### PASSAGE TO READ

British Prime Minister Boris Johnson
Like Trump, British Prime Minister Boris Johnson initially played down the virus’s severity. But his tone changed after the then 55-year-old spent several days in intensive care in April following his diagnosis of covid-19. His infection could have “gone either way,” Johnson said.
Brazilian President Jair Bolsonaro
Brazilian President Jair Bolsonaro has been a high-profile detractor of measures to contain the virus, which he has called a “little cold.” He tested positive for the virus in July and reportedly recovered well after several weeks of a mild illness. Bolsonaro repeatedly flouted health recommendations before contracting the coronavirus — and even afterward, an analysis by The Washington Post found.
Brazil ranks third in the world for the highest number of confirmed coronavirus infections and second for covid-19 fatalities, trailing the United States.
Canadian first lady Sophie Grégoire Trudeau
In mid-March, Sophie Grégoire Trudeau returned from a trip to London with flu-like symptoms. She soon tested positive for the virus. Her husband, Canadian Prime Minister Justin Trudeau, entered into a 14-day self-quarantine, during which he continued to work from his residence. Two weeks later, Canada’s first lady announced she had recovered.
“To everyone who is suffering right now, I send you all my love,” she said at the time, the Associated Press reported.
Belarusian President Alexander Lukashenko
In July, Belarus’s embattled president, Alexander Lukashenko, said he had covid-19 and “had lived through this virus.” Lukashenko, currently battling demonstrations against his decades of authoritarian rule, has dismissed the virus as a “psychosis” and downplayed the extent of its spread in Belarus.

### WHAT THE TASK ASKS
Reproduce the passage on public figures who contracted the coronavirus word for word, starting at "Brazil ranks third" and ending at "Associated Press reported.". The listing that comes next is separate material, unrelated to the passage.

### PROVIDED INFORMATION
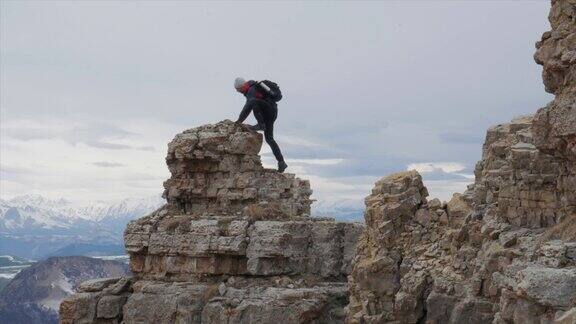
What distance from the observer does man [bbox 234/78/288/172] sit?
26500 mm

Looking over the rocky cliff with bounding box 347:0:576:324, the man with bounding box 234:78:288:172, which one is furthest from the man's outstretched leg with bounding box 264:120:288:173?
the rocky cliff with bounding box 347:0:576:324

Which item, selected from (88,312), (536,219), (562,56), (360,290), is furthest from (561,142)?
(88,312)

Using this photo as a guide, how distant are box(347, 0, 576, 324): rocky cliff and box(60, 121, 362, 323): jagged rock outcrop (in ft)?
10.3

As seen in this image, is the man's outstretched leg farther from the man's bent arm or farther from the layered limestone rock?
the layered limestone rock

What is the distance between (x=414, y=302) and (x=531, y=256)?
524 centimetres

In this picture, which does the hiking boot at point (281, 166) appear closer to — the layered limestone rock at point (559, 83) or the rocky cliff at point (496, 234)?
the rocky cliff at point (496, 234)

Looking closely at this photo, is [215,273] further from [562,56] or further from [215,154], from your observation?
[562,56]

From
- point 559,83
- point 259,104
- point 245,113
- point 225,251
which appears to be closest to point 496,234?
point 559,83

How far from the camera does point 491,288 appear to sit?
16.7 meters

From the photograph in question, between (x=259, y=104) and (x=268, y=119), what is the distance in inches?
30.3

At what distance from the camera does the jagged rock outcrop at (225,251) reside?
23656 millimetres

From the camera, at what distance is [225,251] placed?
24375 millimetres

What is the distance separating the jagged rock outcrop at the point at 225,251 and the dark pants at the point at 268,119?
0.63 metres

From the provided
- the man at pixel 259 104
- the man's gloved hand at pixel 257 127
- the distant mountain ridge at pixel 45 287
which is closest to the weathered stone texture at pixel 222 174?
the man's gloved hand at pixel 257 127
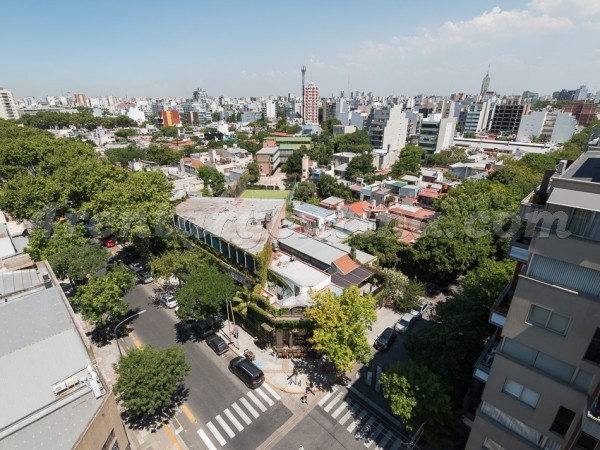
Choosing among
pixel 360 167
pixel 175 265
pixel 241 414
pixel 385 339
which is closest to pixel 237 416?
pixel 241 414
--
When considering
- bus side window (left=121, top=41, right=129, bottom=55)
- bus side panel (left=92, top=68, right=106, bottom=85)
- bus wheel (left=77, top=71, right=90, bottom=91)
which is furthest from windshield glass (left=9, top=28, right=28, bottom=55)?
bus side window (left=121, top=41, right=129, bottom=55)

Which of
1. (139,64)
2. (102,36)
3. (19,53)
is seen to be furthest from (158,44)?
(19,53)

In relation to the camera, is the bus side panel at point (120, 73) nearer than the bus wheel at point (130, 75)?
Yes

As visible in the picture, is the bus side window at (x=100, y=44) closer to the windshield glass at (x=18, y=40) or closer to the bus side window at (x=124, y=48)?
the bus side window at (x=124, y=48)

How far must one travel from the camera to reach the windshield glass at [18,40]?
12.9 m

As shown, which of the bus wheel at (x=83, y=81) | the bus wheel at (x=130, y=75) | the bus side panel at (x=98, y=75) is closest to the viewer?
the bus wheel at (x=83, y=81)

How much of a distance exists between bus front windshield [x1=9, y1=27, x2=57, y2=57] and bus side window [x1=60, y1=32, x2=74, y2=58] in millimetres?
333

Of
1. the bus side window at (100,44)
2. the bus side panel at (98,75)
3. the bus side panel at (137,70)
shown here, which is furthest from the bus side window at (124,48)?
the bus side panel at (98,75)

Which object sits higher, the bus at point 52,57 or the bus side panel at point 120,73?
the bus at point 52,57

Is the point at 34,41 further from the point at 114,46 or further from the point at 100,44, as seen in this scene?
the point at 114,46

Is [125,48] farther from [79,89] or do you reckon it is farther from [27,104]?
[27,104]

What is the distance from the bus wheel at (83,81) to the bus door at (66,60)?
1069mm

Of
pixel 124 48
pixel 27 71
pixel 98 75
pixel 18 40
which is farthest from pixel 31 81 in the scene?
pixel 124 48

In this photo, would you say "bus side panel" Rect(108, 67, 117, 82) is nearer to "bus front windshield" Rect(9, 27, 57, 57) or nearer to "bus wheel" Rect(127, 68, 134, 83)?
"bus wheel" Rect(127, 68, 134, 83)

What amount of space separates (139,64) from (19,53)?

### COMPLETED TASK
Brazil ranks third in the world for the highest number of confirmed coronavirus infections and second for covid-19 fatalities, trailing the United States.
Canadian first lady Sophie Grégoire Trudeau
In mid-March, Sophie Grégoire Trudeau returned from a trip to London with flu-like symptoms. She soon tested positive for the virus. Her husband, Canadian Prime Minister Justin Trudeau, entered into a 14-day self-quarantine, during which he continued to work from his residence. Two weeks later, Canada’s first lady announced she had recovered.
“To everyone who is suffering right now, I send you all my love,” she said at the time, the Associated Press reported.